Given the straightened financial situation that Charles found himself in once in Paris, the extraordinary enamelled locket was likely commissioned by Seymour in deference to the royal family whom he served. This would also be in line with the tradition which began with the miniatures given to courtiers by Elizabeth I, where the recipient was expected to fund a suitably fine receptacle for the image of the monarch.
The design of the enamelled locket is in line with other similar lockets and watch cases made in Paris from the middle of the 17th century. The exceptional enamelled base and lid display imagery which crystalises the moment in which this gift was given. On the inner lid of the locket there is a painted scene showing figures in a boat crossing a narrow stretch of water, detailing the moment that Charles escaped to the Continent, crossing the English Channel. Birds circle the party as they cross towards banks thick with vegetation. The lid is encrusted with diamonds, the border with a design typical of work carried out by Parisian enamellers of the mid-17th century. The back of the locket shows the royal crown held aloft by angels – a reference to the death of Charles I and his subsequent status to some as martyr.
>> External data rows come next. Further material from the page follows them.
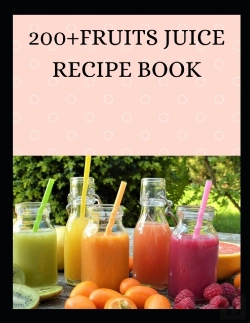 Bertrand.pt - 200+Fruits Juice Recipe Book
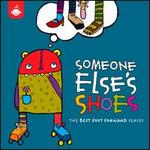 Someone Else's Shoes: The Best Foot Forward Series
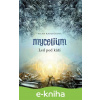 E-kniha Mycelium II: Led pod kůží - Vilma Kadlečková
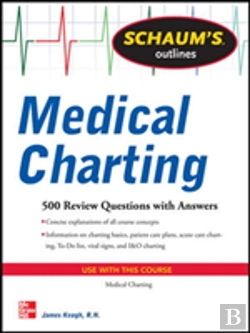 Bertrand.pt - Schaum'S Outline Of Medical Charting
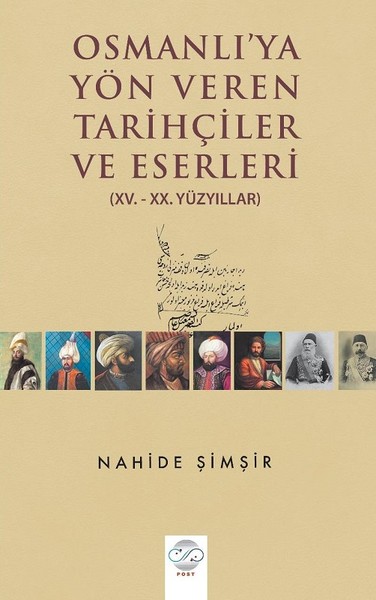 Osmanlı'ya Yön Veren Tarihçiler ve Eserler Nahide Şimşir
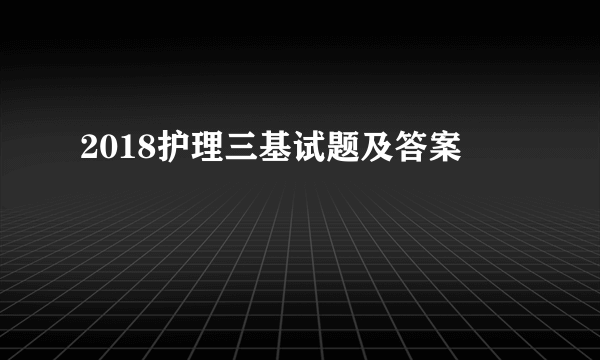 2018护理三基试题及答案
This final image also recognises Seymour’s personal devotion to the royal family; a loyal servant who risked his own life to save the crown.
[1] Henry died unmarried with his estates passing to his cousin, Edward Seymour (1694-1757).
[2] Elizabeth Grenville (1717-1769), inherited miniatures from her grandfather Charles Seymour, 6th Duke of Somerset (1662-1748), who was also grandfather to Edward Seymour. A favourite courtier of Queen Anne, the 6th Duke was also a descendent of Edward Seymour, 1st Duke Somerset, brother of Queen Jane Seymour.
[3] Clarendon, Hist. rebellion, 3.449.
[4] Taken from Burke, John and Burke, Sir Bernard (1844), "Seymour of Langley", A Genealogical and Heraldic History of the Extinct and Dormant Baronetcies of England, Ireland and Scotland (2 ed.), J. R. Smith, pp. 478–479.
[5] A collection of original letters and papers, concerning the affairs of England from the year 1641 to 1660. Found among the duke of Ormonde's papers, ed. T. Carte, 2 vols. (1739), Vol. 1, p. 337.
[6] Information provided by Sophie Rhodes, August 2024.
[7] Christie’s, Stowe Sale, 15 August – 7 October 1848, lot 280.
[8] It is likely that this information comes from an inscription of an illustration of the miniature in the Windsor Engraved Royal Portraits. See Gibson (1997) , p.42.
[9] The ‘Mr. Chiffinch’ noted in the Treasury papers was Thomas Chiffinch (1600-1666), who was in the service of Charles I and was also a page to the young Charles, becoming one of his closest and most trusted servants. The trust shown by Charles in ensuring that this delicate portrait reached its ultimate destination continued into the Restoration almost a decade later, when Chiffinch was assigned the an important role in the king’s art collection. Both men were connoisseurs of painting, with Chiffinch a principal guiding hand for the royal collection.
Mr. Fox was Stephen Fox (1627-1716). A childhood friend of Charles II, he had been introduced to the royal nursery by his older brother, John, as ‘supernumerary servant and play-fellow’.
[10] This information was provided by Sophie Rhodes who discovered that up until the mid-1600s Perth was known as ‘St John’s Toun’ or ‘Saint Johnstoun’. Personal communication September 2024.